Don't get me wrong its not expensive in the big scheme of things, nor in comparison to other sports (as the blurb is at pains to illustrate), but I imagine there will be a few raised eyebrows when club membership letters go out and show a (minimum) 25% increase.

04/10/2012 at 15:37

UFO - URC is well established and popular with non-track clubs. Tangible benefits for clubs at a cost that doesn't include subsidising track and field and the blazers. From what you are saying, the steep increase is down to posh boy Cameron failing to take on board the "legacy" message. Is this really true? or did UKA administrators fail to apply for funding in the correct way? I assume that you are in the know based on your virulent defense of the rise.

Having said that, I shall continue to pay the registration so that I can compete in the county XC. I anticipate that my attempts to persuade members to affiliate so I can fill my cross country teams has just been made a bit harder (we live in a low wage area)
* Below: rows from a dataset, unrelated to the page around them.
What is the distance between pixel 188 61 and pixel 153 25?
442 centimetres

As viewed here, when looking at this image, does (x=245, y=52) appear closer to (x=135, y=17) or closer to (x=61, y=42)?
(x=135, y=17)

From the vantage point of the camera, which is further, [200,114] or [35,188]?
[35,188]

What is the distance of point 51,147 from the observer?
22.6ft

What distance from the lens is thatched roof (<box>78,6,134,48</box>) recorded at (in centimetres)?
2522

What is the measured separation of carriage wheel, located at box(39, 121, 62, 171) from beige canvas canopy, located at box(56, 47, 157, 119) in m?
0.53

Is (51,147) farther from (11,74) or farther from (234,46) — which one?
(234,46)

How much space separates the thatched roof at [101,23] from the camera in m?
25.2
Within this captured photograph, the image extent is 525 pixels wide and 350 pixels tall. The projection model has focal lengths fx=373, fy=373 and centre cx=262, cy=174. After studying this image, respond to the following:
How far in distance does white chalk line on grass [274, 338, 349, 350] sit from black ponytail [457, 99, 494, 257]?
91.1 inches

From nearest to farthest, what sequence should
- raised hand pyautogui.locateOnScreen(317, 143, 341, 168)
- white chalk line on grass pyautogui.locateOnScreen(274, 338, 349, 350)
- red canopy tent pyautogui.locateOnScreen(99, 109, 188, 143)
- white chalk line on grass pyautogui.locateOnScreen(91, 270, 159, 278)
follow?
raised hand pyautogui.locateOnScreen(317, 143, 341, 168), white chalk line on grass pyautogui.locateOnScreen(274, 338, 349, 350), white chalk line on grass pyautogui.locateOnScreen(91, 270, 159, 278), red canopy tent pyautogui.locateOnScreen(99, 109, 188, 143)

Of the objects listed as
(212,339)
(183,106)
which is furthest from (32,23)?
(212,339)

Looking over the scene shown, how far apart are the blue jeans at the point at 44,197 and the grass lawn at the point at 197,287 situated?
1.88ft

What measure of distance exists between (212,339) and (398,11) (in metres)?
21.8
The valid point has been made that the best way to increase revenue is increase recruitment. Slapping new charges on junior members is hardly the way to go about it.

04/10/2012 at 16:04

Dustin,  our club is very small, so bound to be easier, and we only do road running. 

However, to make it even easier, we have one standard membership fee, and those who want to be competing members pay the additional cost on top.  We get payment up front from people who want to be competing members, and add them onto the UKA dbase when they've paid.

We don't even put people who AREN'T competing members onto the UKA database.  UKA don't need their personal details for anything.

04/10/2012 at 16:46

Wilkie, we do the same. £10 annual membership with a separate levy for those who want to compete. The club is also ARC affiliated, which covers the increasing number of ARC registered races.